Highlights of the worksession At the worksession the Utilities and Energy committee’s staff policy analyst Lucia Nixon  said that  the re-written bill  “will specify community benefit agreements that windpower developers be required to have with host communities, and the nature and level of payments under those agreements, provide more specificity in the statutes regarding tangible benefits, and the documentation of those benefits.

She said the stakeholders (who are they?)  were charged a week ago by the Committee to work together. They met last  Friday, and the Utilities and Energy Committee staffer has been reviewing these stakes’ drafts by email as late as noon today. (2/2/10)

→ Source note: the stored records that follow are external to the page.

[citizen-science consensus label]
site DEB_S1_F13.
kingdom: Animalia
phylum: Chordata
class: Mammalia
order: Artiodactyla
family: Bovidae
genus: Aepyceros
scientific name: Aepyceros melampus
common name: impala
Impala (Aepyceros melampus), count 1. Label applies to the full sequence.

Pete Didisheim of NRCM  spoke at the work session for the selected group of stakeholders who are hammering out the wording of the bill.  Pete told the committee that they’d come a long way in the last week but were “not quite there yet“.  He said the discussion group expects to be done by Tuesday February 9th and would  deliver something  “that  has the full support of the stakeholders and all the parties, and fully vetted through the agencies, the wind comunity and all the interested parties.”

At present, however, he said there are “still a few issues. So rather than present it in its current form, we’d like  to bring you the final product. when we can walk  through it carefully and  describe exactly what we disagree on.”   

One of those issues is who levies such a tax? The affected municipality? The state? Federal government?  “There’s quite a bit of concern as you can imagine,” Pete said,  “about that potentially being siphoned off to…other areas”

So have Pete and other stakeholders been talking to Monhegan?  Are Monheganians feeling “vetted”?